Morricone, ovazione a New York

Mezz'ora di bis e cinque chiamate in scena

5 febbraio 2007. - E poi dicono la pensione. A 78 anni suonati, Ennio Morricone si trova davanti una vita mai tanto intensa: almeno due nuove musiche da film, una per San Pietroburgo di Giuliano Montaldo e una che discuterà a Los Angeles alla fine di febbraio, più una serie di colonne ormai in corso d’opera; ma in più nuovi concerti da dirigere gli sono stati già fissati a Los Angeles e nuovamente a New York, mentre altri teatri si stanno mettendo in fila fra l’Illinois e il Massachusetts dopo che l’annuncio dell’imminente conferimento dell’Oscar alla carriera ha scatenato negli americani una di quelle bordate di entusiasmo di cui solo loro sono capaci, sull’onda di un premio prestigioso.

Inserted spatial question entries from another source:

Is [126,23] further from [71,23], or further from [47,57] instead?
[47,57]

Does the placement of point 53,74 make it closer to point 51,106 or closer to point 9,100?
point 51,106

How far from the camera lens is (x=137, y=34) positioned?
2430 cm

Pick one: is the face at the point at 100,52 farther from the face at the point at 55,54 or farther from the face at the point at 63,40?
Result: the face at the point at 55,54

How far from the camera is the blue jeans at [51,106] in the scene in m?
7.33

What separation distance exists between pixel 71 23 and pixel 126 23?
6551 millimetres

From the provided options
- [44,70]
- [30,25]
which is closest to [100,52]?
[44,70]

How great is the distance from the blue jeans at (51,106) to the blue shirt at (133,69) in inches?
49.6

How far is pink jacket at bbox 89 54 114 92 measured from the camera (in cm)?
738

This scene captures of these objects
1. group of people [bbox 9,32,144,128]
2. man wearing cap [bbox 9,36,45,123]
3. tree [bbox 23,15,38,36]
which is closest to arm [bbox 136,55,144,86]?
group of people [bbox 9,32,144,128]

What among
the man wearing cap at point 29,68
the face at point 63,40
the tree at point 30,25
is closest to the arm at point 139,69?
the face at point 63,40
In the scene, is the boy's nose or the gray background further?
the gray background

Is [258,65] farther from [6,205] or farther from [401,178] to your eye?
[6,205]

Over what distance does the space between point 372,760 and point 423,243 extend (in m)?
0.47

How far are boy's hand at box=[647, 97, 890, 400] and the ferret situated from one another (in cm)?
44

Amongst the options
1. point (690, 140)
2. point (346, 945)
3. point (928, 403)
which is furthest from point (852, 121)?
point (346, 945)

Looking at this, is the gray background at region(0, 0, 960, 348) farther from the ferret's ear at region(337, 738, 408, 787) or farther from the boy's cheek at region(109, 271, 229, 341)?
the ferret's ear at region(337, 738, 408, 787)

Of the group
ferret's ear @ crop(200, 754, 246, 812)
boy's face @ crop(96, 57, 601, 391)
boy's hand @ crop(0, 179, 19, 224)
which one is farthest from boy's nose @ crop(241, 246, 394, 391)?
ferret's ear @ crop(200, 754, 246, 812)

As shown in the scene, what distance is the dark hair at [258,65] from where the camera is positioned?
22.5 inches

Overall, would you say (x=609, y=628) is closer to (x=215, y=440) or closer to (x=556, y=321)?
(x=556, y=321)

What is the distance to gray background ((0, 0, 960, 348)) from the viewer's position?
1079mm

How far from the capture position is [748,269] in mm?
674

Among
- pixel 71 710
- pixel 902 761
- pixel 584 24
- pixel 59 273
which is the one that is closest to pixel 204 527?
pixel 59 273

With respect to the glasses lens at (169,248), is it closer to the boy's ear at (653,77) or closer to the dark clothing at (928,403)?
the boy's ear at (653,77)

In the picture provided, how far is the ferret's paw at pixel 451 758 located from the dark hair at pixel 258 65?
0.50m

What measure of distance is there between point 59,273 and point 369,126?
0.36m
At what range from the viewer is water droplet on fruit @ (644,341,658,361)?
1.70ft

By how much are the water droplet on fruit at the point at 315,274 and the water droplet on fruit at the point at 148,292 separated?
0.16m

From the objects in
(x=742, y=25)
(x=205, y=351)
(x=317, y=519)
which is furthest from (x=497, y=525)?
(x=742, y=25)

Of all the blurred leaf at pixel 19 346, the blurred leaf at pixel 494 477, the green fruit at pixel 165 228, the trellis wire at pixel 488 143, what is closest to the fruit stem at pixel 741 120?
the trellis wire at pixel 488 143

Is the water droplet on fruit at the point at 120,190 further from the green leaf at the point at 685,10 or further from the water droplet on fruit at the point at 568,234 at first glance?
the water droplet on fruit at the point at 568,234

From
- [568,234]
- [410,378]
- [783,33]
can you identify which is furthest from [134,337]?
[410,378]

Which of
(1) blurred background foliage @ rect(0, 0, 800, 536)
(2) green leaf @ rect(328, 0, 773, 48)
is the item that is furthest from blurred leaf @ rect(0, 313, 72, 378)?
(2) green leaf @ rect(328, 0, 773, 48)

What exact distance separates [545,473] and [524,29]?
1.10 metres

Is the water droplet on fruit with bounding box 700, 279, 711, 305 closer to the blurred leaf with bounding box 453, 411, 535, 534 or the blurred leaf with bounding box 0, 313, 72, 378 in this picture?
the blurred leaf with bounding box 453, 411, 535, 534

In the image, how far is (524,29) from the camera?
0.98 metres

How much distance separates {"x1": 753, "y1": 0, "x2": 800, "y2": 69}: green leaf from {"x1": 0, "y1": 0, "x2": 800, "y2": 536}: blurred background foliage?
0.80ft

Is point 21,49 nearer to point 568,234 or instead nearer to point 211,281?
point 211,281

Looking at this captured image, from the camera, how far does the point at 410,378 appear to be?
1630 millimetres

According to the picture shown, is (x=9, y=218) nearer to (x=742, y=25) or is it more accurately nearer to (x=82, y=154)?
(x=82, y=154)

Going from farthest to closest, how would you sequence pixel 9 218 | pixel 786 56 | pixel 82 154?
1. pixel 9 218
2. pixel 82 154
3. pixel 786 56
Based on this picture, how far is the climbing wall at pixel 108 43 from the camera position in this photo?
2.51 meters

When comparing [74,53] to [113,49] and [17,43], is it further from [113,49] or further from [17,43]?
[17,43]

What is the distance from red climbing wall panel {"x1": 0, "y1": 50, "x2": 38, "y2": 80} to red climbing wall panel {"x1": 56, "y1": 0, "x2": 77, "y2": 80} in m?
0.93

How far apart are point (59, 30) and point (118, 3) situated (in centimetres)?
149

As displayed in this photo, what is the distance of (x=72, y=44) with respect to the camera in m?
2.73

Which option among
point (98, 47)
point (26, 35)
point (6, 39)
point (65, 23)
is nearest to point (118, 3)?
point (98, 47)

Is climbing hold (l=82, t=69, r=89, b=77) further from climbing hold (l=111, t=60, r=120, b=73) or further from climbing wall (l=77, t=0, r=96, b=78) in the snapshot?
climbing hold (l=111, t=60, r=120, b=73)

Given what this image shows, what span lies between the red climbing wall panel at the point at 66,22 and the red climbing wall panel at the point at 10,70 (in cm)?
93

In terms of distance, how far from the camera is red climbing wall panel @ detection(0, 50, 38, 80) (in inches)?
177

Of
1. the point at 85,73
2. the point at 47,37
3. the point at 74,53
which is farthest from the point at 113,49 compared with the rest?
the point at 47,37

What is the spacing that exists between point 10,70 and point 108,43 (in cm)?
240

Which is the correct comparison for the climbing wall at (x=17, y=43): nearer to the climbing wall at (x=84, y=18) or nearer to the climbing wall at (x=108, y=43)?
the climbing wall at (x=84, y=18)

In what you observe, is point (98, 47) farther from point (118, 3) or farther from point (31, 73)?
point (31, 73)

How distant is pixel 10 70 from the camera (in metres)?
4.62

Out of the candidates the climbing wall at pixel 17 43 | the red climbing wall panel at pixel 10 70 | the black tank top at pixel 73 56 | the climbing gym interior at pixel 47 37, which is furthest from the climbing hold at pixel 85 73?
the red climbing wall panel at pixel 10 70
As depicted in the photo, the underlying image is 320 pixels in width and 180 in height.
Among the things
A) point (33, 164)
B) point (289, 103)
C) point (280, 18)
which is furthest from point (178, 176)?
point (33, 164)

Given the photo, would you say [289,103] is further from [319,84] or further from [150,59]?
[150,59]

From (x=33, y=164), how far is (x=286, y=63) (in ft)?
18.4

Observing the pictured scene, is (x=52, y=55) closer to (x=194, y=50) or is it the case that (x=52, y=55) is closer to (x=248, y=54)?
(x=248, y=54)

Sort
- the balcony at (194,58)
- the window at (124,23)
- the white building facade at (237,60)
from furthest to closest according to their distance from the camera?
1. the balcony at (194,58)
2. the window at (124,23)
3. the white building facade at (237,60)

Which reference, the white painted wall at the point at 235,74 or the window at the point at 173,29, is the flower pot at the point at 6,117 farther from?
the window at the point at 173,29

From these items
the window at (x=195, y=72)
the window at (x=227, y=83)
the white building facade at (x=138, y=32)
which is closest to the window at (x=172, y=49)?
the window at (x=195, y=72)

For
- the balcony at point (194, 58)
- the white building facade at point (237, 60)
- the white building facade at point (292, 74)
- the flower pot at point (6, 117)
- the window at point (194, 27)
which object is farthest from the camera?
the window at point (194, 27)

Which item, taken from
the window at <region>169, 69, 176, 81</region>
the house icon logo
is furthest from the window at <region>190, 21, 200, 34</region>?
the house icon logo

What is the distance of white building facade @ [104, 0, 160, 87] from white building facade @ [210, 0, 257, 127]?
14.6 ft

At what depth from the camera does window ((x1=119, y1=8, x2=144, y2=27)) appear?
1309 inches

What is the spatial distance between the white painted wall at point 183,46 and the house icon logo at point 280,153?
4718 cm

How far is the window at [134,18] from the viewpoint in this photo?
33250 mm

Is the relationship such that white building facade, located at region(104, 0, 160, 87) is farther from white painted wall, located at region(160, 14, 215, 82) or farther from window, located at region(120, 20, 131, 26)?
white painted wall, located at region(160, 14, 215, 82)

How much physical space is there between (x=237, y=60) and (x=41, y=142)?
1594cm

Perché questo fa Morricone. Porta a spasso la propria storia artistica, incorniciata dalla sicurezza dell’orchestra Roma Sinfonietta e da un coro di 109 intimiditi elementi trovati sul posto: che alle prove lo avranno pur fatto innervosire ma poi, nella cornice solenne del Radio City Music Hall stipato di 5500 persone, se la sono cavata dignitosamente. Mezz’ora di bis, cinque chiamate in scena, standing ovations a non finire ci hanno titillato un sopito orgoglio, sull’onda di quello stile tutto italiano e senza piaggerie esterofile che sa far convivere il rigore con la fantasia, il pop con la classicità, la rumoristica con l’eleganza, il sentimento con una tecnica impeccabile.

Se il colpo d’occhio sul palcoscenico era impressionante, nella sua maestosità, il repertorio era disegnato per accarezzare l’inconscio del pubblico cinematografaro (e infatti tutti i vip nelle prime file venivano da quell’ambiente: da Brian De Palma ai fratelli Coen a Willem Dafoe, mentre alla fine Springsteen ha dato buca, mandando però John Landau) ma anche per accontentare i cultori della musica strumentale, che sta riprendendo con forza terreno. Ha aperto la potenza dolorosa ed evocativa del tema degli Intoccabili, sono seguite le folate nostalgiche di Nuovo cinema paradiso, subito riconosciute e applaudite; ma è ovvio che il trionfo sia stato per la parte centrale dedicata al West di Sergio Leone, con la voce solista di Susanna Rigacci che faceva «Scion scion» nel tema di Giù la testa, e il coyote che disegnava il caldo e il deserto di The Good, the Bad and the Ugly, cioè Il buono, il brutto e il cattivo: puoi sentirlo questo pezzo mille volte, ma continua a sorprendere. Poi il cinema sociale, Casualties of War di De Palma e Abolisson da «Queimada» di Gillo Pontecorvo del ’69, squarciato da quella tromba che sembrava evocare Penny Lane, e l’onomatopea del Clan dei siciliani, e Metti una sera a cena con la sua eleganza svagata e pericolosa. Gran finale, prima dei bis, con Mission, senz’altro la parte più magniloquente. Più o meno lo stesso repertorio era stato messo in scena, abbreviato, nella serata dell’Onu, dove il pezzo forte era però rappresentato dalle Voci del silenzio, scritto dopo l’11 settembre in onore delle vittime di tutte le guerre. Ma è come se il cinema mettesse le ali alla fantasia del maestro: le sue musiche più ispirate sembrano sempre quelle nate sulle ali di una storia da raccontare, dramma o una commedia brillante che sia.

Provato da tante emozioni, alla fine Morricone ha dato forfait solo nella parte più privata del suo trionfo, quando dopo aver ricevuto l’omaggio di centinaia di giovani che lo aspettavano fuori dal Radio City Music Hall in un freddo da calotta polare prima maniera, ha preferito tornare in albergo anziché andare dagli amici italiani che lo aspettavano con una torta al cioccolato per festeggiarlo nella quiete di una bella casa sulla Bowery. E con la moglie, i quattro figli e i nipotini che lo hanno accompagnato (e lo accompagneranno anche a Los Angeles per gli Oscar) l’artista si è finalmente concesso il lusso di un riposo.